Oct 14, 2008 00:33
So, Ted Sider's very good Four Dimensionalism has a nice introduction where he lays out his methodological assumptions and presuppositions. At the most general level, he has this to say :
One approaches metaphysical inquiry with a number of beliefs... One then develops a theory preserving as many of these ordinary beliefs as possible, while remaining consistent with science. There is a familiar give and take : one must be prepared to sacrifice some beliefs one initially held in order to develop a satisfying theoretical account. But a theoretical account should take ordinary belief as a whole seriously, for only ordinary beliefs tie down the inquiry.
Now, I think something like this underwrites most of analytic metaphysics. It seems very much in the same vein as David Lewis' view from Counterfactuals :
One comes to philosophy already endowed with a stock of opinions. It is not the business of philosophy either to undermine or to justify these pre-existing opinions, to any great extent, but only to try to discover ways of expanding them into an orderly system. It succeeds to the extent that (1) it is systematic, and (2) it respects those of our pre-philosophical opinions to which we are firmly attached. In so far as it does both better than any alternative we have thought of, we give it credence.

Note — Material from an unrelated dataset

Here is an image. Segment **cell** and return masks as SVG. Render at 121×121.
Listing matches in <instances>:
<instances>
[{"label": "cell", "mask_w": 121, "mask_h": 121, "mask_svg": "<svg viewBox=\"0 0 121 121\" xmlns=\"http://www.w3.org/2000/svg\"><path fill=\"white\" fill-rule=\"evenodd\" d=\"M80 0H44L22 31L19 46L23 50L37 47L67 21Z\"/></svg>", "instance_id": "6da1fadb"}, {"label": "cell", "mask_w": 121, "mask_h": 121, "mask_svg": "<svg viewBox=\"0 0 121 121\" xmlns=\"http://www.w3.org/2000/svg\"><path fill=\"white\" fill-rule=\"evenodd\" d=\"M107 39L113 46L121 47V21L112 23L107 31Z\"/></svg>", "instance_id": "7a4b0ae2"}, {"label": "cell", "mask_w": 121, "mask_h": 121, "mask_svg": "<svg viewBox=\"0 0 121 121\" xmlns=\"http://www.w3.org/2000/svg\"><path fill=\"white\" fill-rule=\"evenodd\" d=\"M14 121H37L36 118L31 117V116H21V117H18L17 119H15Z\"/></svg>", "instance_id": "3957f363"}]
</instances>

Now, I think something like all this is broadly right. The problem, though, is I'm having a hard time seeing how to justify it. It certainly seems right to say that we should seriously respect both common sense and science (taken in its broadest sense : we can surely include mathematics, logic, and indeed any discipline that we take to have well-grounded, if incomplete, things to say with regards to whatever we are philosophizing about). It also certainly seems right to say that we should aim for comprehensive, simple philosophical theories. So my question to everyone is : is this picture something that is just obvious, and something we should just accept to get our philosophical inquiry off the ground; is it just wrong, and a misguided approach from the start; or are there some independently plausible grounds that would serve to justify this approach to metaphysics, or indeed philosophy generally?